Be it as remote a place in a jungle which is accessible via only helicopter, it's still an oil and gas industry where the common language is still English, which I can comfortably use. Communication is really not much a problem. It's a mixed community here, 70% the locals and some foreigners. I am in for night shift. I've made many friends. One of my acquaintances is Sutowo, the rig tool pusher from Indonesia who is humble and has helped me a lot in understanding the rig system. I'm more than thankful to him.

The operation that my company/department is providing has pretty much been over when I got here, so I've been on the standby. The operation is drill stem testing now, whereby they produce the hydrocarbon at some 2000m beneath to surface and flare it to evaluate the commerciality of the reservoir.

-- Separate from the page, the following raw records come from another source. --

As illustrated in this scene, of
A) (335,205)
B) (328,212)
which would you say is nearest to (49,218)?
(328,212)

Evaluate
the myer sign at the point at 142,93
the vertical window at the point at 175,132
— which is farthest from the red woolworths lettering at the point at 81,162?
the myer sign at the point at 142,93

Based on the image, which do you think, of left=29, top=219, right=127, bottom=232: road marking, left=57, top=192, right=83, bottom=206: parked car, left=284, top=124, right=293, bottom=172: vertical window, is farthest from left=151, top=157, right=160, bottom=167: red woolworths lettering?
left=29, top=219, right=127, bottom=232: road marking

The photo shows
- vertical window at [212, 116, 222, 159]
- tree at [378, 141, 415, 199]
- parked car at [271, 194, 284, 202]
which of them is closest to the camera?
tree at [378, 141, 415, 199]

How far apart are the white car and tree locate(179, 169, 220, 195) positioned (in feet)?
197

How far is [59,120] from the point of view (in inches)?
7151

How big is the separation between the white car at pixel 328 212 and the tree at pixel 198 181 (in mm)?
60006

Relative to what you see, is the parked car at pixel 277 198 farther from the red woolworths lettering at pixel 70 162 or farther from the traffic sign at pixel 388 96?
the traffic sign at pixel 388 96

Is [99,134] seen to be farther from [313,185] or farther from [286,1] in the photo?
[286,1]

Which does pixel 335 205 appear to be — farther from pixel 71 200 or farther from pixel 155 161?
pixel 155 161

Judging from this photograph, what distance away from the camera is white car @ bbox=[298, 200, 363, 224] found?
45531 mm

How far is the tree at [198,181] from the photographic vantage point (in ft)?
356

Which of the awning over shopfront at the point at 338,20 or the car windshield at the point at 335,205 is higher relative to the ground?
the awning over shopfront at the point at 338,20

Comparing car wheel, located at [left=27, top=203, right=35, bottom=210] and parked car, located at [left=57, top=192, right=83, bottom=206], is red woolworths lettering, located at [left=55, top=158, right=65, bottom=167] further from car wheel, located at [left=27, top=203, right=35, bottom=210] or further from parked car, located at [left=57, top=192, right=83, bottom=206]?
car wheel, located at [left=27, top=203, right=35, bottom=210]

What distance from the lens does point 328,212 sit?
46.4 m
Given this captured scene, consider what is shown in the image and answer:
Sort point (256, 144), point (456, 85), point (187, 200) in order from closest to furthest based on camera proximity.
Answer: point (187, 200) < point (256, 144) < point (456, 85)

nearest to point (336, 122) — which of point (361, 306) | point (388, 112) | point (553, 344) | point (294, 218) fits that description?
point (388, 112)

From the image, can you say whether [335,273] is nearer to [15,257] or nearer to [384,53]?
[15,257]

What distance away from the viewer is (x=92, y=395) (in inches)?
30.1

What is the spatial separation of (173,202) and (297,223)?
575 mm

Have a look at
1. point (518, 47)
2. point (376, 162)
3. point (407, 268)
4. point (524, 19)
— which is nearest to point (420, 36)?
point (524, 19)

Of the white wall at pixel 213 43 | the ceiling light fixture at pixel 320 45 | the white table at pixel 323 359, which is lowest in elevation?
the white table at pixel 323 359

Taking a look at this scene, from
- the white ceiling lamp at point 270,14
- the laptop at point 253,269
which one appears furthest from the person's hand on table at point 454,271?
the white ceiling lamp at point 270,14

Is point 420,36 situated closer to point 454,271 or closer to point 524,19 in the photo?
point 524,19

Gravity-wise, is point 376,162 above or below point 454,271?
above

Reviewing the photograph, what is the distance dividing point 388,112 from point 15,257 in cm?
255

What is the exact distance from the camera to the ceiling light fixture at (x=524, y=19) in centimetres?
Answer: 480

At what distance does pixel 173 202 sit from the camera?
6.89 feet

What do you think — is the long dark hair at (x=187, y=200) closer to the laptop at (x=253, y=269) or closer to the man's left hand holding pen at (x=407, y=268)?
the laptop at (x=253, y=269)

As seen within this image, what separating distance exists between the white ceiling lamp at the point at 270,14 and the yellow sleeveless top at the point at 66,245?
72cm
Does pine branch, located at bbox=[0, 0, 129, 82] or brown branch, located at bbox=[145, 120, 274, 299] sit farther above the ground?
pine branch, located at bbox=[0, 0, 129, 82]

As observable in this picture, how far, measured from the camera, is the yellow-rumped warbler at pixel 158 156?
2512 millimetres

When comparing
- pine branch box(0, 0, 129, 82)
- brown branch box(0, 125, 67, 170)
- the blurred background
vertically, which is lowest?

The flare is totally rocking. It's so loud that it annihilates off the noise from the helicopter, which is already deafening by which I am constantly disturbed during my sleep daylight. Believe it or not, the flow of the hydrocarbon through choke (the restriction) to flare is so strong that it literally is shaking up the whole area. I'm feeling all the vibrations at the desk, room, and etc. Apparently, there is so much of energy down at the reservoir to push the hydrocarbon to surface at such a speed. It is no doubt the strongest fire I have ever encountered in my entire life so far.  

The flare when the choke was at about 50% opening in a misty morning. As of the time of doing this post, the choke is fully opened, the flare is awfully ferocious and loud. I guess it's measuring about 40ft, translates into 4 storeys of height. Yes, it's a big eye opener, but then it started bugging me, or perhaps everybody (except the company reps) a lot now.